Poor Mum!

1 minute read time.
Well, Mum went to get the results of her CT scan yesterday and it is not looking good. The oncologist has stopped treatment for the Lung cancer because he says it has been shrunk as much as possible and Mum is too exhausted for anymore. BUT it appears that what he thought was spread in her breast and spine is actually Primary breast cancer with spread to her spine. So the chemo for the lungs has had no effect on that and the spinal tumours are getting bigger. So now she has to have a biopsy on her breast and await treatment for that. I can't believe they didn't think of doing the biopsy before! Now it is like starting all over again. Mum is trying so hard to stay positive but broke down last night.
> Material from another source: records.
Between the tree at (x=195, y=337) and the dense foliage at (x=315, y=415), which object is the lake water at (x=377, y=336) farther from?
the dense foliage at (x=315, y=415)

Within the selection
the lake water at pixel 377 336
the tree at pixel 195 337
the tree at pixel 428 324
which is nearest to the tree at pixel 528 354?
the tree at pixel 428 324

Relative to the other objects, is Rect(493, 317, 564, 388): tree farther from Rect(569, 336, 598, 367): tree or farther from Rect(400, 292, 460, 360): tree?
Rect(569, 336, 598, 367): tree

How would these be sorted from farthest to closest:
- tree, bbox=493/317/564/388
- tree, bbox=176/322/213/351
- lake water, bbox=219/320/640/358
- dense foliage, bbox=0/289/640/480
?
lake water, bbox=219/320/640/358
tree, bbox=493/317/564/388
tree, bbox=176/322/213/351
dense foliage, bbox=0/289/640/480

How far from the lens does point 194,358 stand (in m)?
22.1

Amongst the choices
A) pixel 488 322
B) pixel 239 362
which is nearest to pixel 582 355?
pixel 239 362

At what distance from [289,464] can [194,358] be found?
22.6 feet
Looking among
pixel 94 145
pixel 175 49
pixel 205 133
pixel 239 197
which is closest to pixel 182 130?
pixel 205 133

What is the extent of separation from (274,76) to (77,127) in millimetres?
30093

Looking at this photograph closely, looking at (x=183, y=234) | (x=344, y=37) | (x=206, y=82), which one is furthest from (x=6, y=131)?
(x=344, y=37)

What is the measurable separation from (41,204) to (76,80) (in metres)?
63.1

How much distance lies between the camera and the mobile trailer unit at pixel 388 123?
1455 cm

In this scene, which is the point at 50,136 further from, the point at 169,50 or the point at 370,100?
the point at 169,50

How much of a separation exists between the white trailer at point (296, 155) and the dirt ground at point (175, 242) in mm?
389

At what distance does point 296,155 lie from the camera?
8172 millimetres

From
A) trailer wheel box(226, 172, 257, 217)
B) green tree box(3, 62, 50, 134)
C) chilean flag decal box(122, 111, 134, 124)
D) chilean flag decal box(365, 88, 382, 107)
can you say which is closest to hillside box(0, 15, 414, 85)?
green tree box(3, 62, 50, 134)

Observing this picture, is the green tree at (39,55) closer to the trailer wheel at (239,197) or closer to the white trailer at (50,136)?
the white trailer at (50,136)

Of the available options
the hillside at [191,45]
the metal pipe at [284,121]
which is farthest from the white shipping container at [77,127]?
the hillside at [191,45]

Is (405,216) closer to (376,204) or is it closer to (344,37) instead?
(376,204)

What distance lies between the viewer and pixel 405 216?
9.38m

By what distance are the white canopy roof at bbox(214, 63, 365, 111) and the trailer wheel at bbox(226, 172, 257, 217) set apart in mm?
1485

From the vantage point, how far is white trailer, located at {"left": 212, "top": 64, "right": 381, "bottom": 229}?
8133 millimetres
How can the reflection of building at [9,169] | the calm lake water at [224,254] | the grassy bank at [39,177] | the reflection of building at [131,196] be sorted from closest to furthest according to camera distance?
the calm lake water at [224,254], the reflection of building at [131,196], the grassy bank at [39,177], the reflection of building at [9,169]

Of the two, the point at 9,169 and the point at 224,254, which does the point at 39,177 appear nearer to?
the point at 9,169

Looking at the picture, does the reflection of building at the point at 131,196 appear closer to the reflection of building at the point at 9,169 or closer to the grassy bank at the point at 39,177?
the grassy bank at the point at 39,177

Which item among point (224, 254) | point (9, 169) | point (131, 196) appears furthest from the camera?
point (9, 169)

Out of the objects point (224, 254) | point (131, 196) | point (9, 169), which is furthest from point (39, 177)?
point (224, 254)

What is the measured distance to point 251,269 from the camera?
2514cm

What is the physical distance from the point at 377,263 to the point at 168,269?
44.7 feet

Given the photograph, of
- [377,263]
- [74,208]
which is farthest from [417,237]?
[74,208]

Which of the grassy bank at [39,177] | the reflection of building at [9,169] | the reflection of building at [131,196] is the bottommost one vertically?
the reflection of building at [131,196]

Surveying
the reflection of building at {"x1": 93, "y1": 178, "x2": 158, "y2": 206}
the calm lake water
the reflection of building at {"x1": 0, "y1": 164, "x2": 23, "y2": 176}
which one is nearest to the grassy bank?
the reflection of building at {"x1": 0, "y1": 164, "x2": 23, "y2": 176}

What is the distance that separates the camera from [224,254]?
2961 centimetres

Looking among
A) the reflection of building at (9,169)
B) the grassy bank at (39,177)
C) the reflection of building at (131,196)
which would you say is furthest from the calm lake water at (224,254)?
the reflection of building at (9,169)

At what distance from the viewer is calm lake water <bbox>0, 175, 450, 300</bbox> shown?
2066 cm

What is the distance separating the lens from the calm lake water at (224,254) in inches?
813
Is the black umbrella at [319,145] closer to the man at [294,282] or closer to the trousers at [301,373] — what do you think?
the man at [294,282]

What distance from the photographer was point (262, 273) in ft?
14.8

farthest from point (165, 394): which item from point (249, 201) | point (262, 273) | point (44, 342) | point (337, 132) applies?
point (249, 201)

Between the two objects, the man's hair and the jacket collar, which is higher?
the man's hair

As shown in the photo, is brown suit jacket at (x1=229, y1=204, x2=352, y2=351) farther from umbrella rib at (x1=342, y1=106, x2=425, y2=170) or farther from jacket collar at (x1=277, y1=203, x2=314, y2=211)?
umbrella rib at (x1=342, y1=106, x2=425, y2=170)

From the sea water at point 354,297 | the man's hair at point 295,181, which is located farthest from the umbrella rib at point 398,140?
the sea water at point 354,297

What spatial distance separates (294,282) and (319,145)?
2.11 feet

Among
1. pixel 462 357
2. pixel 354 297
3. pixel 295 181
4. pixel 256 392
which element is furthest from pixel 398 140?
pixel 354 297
My sister, brother and I are trying to get Mum to choose things to do or places to visit so she has things to look forward to but it so hard having those conversations when Mum doesn't want to know the prognosis. It is a bit like she is in denial but we want her to have the opportunity to do things before it is too late. Are we wrong? She wanted a new kitchen but to be honest the most she does in the kitchen is make toast and coffee. We tried to convince her a lovely new bathroom would be of more benefit to her personally as she is unable to bath so she needs a walk in shower. But even that was a difficult conversation. I am struggling at the moment with all of this and am finding it hard to muster up any enthusiasm myself. I read people's blogs on here and am in awe of some people. They seem to be dealing with it all so well and some days I do feel strong but lately it is getting harder. I don't want to lose my Mum - bottom line - the thought is too much to bear today.